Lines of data

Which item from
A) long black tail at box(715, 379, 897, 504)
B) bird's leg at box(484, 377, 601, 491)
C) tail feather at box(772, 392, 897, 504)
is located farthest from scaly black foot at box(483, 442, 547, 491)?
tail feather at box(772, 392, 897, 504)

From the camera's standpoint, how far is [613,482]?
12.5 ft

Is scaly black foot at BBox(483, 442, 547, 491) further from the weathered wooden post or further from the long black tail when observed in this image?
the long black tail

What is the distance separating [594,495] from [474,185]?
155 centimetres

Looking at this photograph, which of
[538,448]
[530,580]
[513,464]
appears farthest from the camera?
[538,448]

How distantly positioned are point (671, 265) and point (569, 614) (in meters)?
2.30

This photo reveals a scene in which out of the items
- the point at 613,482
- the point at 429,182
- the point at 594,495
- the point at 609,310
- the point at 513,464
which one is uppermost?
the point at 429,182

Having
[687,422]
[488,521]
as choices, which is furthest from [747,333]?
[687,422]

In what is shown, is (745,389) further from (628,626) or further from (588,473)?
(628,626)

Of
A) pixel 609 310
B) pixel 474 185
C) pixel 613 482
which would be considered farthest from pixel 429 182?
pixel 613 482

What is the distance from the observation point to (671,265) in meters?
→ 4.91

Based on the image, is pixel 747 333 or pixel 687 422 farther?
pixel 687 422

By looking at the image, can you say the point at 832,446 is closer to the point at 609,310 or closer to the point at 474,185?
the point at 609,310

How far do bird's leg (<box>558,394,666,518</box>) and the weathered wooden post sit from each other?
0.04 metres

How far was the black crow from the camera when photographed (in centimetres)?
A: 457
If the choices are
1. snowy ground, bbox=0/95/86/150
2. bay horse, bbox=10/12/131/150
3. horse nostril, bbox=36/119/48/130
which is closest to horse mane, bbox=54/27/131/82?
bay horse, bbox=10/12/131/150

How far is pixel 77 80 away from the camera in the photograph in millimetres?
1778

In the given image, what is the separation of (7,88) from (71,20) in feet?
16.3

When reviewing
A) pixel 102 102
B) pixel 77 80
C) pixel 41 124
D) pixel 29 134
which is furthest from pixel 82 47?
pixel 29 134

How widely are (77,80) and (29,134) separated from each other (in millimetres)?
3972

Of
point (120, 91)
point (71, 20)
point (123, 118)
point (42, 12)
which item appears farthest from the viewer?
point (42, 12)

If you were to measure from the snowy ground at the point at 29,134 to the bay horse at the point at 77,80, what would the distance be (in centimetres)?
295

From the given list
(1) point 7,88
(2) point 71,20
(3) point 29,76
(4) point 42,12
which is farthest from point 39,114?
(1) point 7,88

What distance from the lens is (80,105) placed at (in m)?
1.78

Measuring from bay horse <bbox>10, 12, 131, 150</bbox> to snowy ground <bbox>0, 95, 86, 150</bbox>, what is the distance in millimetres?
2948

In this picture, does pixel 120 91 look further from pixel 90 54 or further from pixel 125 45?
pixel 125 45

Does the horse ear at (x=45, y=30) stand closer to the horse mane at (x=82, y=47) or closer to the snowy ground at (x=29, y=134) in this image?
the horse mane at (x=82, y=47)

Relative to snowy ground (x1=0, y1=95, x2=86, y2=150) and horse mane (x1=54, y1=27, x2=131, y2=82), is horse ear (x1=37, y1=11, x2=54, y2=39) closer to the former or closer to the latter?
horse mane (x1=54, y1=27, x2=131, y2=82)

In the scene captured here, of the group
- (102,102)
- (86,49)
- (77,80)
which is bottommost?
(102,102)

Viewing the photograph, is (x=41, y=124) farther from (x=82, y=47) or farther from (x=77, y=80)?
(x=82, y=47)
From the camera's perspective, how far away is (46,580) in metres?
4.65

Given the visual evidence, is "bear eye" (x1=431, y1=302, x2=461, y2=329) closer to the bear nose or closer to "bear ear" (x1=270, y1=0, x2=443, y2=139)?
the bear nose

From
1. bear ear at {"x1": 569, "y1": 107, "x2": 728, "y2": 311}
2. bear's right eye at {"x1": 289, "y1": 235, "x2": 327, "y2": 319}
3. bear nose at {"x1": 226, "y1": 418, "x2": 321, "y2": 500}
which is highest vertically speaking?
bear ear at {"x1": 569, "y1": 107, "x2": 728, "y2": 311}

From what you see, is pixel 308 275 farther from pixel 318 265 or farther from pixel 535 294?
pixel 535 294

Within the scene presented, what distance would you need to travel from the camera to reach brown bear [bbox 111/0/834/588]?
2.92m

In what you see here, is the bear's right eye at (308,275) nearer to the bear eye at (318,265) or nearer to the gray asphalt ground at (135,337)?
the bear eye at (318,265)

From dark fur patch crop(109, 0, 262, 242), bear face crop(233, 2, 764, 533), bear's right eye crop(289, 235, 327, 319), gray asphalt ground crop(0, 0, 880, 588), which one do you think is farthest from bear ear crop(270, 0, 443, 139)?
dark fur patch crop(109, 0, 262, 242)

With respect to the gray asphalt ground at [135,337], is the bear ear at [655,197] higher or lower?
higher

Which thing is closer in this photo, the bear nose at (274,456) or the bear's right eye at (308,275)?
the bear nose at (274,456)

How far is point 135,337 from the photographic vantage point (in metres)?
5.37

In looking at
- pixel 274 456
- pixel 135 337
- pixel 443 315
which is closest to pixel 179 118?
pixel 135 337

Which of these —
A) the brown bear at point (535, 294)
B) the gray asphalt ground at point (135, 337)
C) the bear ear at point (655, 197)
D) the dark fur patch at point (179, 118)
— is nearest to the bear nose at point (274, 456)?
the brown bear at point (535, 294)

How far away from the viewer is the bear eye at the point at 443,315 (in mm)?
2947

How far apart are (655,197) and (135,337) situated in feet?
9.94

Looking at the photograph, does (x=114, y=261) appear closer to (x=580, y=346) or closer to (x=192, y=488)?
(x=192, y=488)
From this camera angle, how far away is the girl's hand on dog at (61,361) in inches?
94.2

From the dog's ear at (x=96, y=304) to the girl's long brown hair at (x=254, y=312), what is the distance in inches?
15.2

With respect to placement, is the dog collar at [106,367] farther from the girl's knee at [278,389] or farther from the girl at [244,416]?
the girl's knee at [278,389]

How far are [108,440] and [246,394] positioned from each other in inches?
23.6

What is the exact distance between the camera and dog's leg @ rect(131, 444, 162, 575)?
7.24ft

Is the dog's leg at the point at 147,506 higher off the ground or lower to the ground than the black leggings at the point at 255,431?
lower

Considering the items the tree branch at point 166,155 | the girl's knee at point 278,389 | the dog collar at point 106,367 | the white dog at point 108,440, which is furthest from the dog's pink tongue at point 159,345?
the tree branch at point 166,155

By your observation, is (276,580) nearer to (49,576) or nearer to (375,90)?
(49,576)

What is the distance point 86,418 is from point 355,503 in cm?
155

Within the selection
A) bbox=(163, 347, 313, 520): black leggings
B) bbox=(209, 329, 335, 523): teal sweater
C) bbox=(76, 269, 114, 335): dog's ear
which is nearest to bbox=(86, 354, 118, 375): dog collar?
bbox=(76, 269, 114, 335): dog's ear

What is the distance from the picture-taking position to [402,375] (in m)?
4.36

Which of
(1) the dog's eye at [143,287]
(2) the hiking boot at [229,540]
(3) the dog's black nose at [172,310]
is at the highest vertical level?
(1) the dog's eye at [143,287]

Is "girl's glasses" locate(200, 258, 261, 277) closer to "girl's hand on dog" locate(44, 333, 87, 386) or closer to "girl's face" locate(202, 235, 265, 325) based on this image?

- GOAL OF THE EXERCISE
Present the lines from the first one through the one containing "155 centimetres" as a Markdown table with the columns Row and Line, leaving out any blank lines.

- SOLUTION FOR THIS TASK
| Row | Line |
|---|---|
| 1 | Which item from |
| 2 | A) long black tail at box(715, 379, 897, 504) |
| 3 | B) bird's leg at box(484, 377, 601, 491) |
| 4 | C) tail feather at box(772, 392, 897, 504) |
| 5 | is located farthest from scaly black foot at box(483, 442, 547, 491)? |
| 6 | tail feather at box(772, 392, 897, 504) |
| 7 | From the camera's standpoint, how far is [613,482]? |
| 8 | 12.5 ft |
| 9 | Is scaly black foot at BBox(483, 442, 547, 491) further from the weathered wooden post or further from the long black tail when observed in this image? |
| 10 | the long black tail |
| 11 | What is the distance separating [594,495] from [474,185]? |
| 12 | 155 centimetres |